**Vorliegender Text:**
# # # # #
Mit der steigenden Komplexität heutiger Systeme wächst auch die Herausforderung für Entwicklerteams. Sie müssen immer mehr Funktionen integrieren und zugleich immer mehr Anforderungen erfüllen. Mit der richtigen MBSE-Strategie können auch KMUs ihre Entwicklungsteams wettbewerbsfähig aufstellen.
Die Welt des Ingenieurwesens und der Produktentwicklung beruht auf der ständigen Verbesserung von Verfahren und Techniken. Es gibt Fortschritte, mit denen wir tagtäglich bewusst umgehen, und Infrastrukturverbesserungen, die unser Leben insgesamt verbessern, aber an die wir vielleicht keinen zweiten Gedanken verschwenden. Unabhängig davon, ob ein Unternehmen das nächste persönliche Elektronikprodukt entwickelt oder an einem nachhaltigeren Verkehrssystem arbeitet – der konstruktive Aufwand für Verbesserungen explodiert. Zudem verteilt sich die Entwicklungsarbeit in vielen Branchen auf mehr Disziplinen; Software und Elektronik werden zu wichtigen Wertfaktoren für traditionell mechanische Produkte.
Technische Führungskräfte aus großen, mittleren und kleinen Unternehmen in Deutschland und der ganzen Welt sind auf der Suche nach besseren Methoden zur Integration dieser Systeme, die für die Entwicklung der nächsten Generation innovativer Produkte genutzt werden. Sie suchen nach Möglichkeiten, um ihre Produkte schneller auf den Markt zu bringen und von der wachsenden Nachfrage nach intelligenten und vernetzten Produkten zu profitieren. Die nächste Generation der modellbasierten Systementwicklung (MBSE, Model-Based Systems-Engineering) ist diese Methode – sie bietet einen digitalisierten Entwicklungsprozess, der die Komplexität dieser integrierten Systeme bewältigen und überlegene Produkte liefern kann.
Von welchem MBSE sprechen Sie?
Vielen aus der Automobil-, Elektronik- und Luft- sowie Raumfahrtindustrie dürfte die MBSE-Methodik bekannt sein. Eine frühere Implementierung und ein früheres Toolset wurden in diesen Branchen jahrzehntelang als Weiterentwicklung des Systems-Engineering eingesetzt, aber es ist wichtig zu verstehen, dass ein moderner MBSE-Ansatz ganz anders aussieht und funktioniert als frühere Iterationen.
# # # # #
**Bereitgestellte Zeilen:**
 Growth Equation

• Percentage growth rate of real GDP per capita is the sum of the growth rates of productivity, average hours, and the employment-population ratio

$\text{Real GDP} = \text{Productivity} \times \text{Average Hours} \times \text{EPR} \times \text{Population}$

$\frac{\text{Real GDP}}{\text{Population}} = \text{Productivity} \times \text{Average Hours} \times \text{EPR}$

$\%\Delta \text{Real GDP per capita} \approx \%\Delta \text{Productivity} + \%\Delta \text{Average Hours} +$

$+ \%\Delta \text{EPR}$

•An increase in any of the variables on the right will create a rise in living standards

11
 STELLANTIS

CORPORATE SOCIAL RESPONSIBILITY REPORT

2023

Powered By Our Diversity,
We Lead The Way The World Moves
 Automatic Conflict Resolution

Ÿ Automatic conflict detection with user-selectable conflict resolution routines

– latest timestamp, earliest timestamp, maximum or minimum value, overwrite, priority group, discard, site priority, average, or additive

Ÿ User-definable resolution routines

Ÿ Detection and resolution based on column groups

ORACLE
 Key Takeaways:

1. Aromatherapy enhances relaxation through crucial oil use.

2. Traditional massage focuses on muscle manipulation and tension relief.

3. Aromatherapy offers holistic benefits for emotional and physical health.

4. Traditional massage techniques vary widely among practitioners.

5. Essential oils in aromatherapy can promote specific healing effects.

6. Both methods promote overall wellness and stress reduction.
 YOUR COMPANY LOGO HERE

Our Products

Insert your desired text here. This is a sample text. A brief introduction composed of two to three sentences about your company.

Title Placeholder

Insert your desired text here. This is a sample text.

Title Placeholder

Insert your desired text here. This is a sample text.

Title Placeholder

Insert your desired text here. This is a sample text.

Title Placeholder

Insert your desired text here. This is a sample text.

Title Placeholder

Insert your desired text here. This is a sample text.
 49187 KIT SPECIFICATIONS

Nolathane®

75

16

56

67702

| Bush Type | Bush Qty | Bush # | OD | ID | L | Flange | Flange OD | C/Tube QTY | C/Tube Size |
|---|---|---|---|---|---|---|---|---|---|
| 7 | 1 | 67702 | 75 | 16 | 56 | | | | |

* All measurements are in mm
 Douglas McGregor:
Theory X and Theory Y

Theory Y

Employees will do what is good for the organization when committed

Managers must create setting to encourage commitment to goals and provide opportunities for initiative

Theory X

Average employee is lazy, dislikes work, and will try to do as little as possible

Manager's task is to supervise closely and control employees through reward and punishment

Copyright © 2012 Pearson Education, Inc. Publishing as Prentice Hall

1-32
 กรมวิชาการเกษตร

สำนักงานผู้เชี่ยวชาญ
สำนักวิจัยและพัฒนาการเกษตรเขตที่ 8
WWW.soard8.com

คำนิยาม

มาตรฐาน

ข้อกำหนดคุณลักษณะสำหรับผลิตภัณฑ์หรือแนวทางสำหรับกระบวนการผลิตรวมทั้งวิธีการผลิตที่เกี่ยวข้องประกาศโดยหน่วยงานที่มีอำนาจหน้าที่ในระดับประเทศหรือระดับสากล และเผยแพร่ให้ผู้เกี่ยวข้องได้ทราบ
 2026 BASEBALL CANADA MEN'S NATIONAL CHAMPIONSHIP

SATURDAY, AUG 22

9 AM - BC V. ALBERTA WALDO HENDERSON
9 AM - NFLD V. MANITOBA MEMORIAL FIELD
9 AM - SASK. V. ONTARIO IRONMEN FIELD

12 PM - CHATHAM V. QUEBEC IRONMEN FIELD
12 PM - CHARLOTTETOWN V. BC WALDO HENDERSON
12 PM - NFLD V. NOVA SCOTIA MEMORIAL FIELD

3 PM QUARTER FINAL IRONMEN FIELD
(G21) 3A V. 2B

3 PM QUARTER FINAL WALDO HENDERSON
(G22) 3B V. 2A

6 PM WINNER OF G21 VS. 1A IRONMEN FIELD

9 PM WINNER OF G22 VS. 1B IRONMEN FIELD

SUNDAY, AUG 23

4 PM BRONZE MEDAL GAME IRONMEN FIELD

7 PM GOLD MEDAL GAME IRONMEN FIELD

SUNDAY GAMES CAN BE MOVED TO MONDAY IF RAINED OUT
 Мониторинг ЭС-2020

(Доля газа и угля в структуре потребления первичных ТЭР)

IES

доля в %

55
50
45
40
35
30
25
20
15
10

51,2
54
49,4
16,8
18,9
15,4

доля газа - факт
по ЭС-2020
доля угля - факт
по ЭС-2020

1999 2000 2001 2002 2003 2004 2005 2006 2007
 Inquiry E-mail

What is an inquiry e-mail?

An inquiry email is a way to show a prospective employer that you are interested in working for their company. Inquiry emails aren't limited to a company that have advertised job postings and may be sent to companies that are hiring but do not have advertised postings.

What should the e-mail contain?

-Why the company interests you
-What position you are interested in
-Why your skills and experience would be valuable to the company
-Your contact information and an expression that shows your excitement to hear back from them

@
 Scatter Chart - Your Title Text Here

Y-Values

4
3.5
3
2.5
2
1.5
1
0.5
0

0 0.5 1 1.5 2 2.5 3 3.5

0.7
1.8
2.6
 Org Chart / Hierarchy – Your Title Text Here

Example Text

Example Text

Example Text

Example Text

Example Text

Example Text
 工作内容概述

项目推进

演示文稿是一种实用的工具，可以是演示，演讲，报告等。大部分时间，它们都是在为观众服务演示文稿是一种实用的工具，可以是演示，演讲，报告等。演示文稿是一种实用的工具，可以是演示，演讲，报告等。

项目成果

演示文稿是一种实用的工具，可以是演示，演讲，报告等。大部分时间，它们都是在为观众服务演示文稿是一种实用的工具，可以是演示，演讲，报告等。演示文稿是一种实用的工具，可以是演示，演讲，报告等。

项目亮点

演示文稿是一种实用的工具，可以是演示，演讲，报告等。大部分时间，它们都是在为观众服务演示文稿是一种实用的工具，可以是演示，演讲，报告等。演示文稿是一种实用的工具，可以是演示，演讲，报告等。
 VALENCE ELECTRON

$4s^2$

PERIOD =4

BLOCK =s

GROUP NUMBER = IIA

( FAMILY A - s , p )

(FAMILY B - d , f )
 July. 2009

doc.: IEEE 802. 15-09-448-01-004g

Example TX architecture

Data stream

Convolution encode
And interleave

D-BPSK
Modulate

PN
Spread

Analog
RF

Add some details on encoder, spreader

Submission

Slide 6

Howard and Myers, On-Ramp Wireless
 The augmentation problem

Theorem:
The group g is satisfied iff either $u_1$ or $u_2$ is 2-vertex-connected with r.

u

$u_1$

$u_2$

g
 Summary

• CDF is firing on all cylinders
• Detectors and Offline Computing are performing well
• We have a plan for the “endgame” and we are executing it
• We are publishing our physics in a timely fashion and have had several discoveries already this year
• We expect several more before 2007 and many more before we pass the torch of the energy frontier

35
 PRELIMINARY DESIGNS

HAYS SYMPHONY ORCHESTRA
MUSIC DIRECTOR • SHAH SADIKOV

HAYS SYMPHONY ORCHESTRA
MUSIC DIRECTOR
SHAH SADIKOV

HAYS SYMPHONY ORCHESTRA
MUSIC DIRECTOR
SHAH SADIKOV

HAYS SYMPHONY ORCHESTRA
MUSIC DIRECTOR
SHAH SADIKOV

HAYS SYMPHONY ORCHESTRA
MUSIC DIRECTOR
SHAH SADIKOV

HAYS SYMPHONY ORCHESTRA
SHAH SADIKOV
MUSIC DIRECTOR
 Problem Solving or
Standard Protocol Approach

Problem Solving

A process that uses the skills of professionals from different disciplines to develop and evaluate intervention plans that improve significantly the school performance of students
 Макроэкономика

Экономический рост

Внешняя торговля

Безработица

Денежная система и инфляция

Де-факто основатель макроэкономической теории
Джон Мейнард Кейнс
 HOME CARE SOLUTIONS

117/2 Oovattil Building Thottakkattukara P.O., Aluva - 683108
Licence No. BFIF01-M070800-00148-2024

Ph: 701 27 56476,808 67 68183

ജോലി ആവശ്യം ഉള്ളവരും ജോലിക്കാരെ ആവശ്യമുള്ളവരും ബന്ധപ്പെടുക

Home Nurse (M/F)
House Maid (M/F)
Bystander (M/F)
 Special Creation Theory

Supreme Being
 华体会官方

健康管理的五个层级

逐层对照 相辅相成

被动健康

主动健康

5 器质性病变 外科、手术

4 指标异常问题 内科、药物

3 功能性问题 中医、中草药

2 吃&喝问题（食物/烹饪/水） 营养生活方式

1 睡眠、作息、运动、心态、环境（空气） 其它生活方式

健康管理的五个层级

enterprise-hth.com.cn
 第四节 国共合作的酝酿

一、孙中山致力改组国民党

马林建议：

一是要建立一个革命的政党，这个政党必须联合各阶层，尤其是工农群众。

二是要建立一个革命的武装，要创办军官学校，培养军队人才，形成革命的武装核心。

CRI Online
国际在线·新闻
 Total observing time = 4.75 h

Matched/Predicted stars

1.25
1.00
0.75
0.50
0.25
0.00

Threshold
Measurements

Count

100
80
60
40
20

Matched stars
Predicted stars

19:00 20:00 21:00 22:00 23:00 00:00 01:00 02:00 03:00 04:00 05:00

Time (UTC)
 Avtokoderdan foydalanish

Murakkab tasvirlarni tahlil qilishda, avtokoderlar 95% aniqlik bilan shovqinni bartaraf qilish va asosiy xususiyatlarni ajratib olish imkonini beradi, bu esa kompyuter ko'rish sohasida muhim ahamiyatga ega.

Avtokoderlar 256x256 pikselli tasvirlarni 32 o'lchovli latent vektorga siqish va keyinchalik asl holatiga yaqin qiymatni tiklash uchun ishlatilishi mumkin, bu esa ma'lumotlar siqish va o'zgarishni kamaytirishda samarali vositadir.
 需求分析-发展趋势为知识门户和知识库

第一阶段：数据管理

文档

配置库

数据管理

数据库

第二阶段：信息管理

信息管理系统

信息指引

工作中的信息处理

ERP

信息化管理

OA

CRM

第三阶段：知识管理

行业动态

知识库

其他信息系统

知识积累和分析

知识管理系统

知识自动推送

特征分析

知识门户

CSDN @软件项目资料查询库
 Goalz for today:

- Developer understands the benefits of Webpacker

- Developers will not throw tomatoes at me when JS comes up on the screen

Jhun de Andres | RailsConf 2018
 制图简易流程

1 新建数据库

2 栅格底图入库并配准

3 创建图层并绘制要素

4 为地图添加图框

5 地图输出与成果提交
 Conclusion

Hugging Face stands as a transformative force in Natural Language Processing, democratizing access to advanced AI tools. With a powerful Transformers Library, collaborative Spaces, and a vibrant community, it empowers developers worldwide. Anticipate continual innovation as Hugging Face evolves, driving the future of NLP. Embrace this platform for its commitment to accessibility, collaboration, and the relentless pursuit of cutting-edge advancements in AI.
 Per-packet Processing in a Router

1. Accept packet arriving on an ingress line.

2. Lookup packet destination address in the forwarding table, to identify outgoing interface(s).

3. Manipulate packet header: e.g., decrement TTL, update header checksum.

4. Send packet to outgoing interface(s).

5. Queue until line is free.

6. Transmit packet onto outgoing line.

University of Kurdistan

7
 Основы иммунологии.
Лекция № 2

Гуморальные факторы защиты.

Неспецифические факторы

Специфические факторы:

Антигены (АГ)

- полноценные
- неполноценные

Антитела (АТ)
# # # # #
**Zu lösende Aufgaben:**
A: Gib aus dem Text über MBSE die Stelle wortgetreu wieder, die mit „Die Welt des“ anfängt und mit „traditionell mechanische Produkte.“ aufhört.
B: Stimmen diese Aussagen mit dem Text über MBSE überein? (i) Software und Elektronik werden zu wichtigen Wertfaktoren für traditionell mechanische Produkte. (ii) Nur Führungskräfte großer Unternehmen suchen nach besseren Methoden zur Integration der Systeme. (iii) Ein moderner MBSE-Ansatz funktioniert genauso wie frühere Iterationen. Beantworte jede mit Ja oder Nein, und belege sie mit den entscheidenden Worten aus dem Text im genauen Wortlaut.
Die Zeilen braucht man für keine der Aufgaben.

**Lösungen der Reihe:**
A:
Die Welt des Ingenieurwesens und der Produktentwicklung beruht auf der ständigen Verbesserung von Verfahren und Techniken. Es gibt Fortschritte, mit denen wir tagtäglich bewusst umgehen, und Infrastrukturverbesserungen, die unser Leben insgesamt verbessern, aber an die wir vielleicht keinen zweiten Gedanken verschwenden. Unabhängig davon, ob ein Unternehmen das nächste persönliche Elektronikprodukt entwickelt oder an einem nachhaltigeren Verkehrssystem arbeitet – der konstruktive Aufwand für Verbesserungen explodiert. Zudem verteilt sich die Entwicklungsarbeit in vielen Branchen auf mehr Disziplinen; Software und Elektronik werden zu wichtigen Wertfaktoren für traditionell mechanische Produkte.

B:
(i) Ja: „Software und Elektronik werden zu wichtigen Wertfaktoren für traditionell mechanische Produkte“
(ii) Nein: „Technische Führungskräfte aus großen, mittleren und kleinen Unternehmen“
(iii) Nein: „ein moderner MBSE-Ansatz ganz anders aussieht und funktioniert als frühere Iterationen“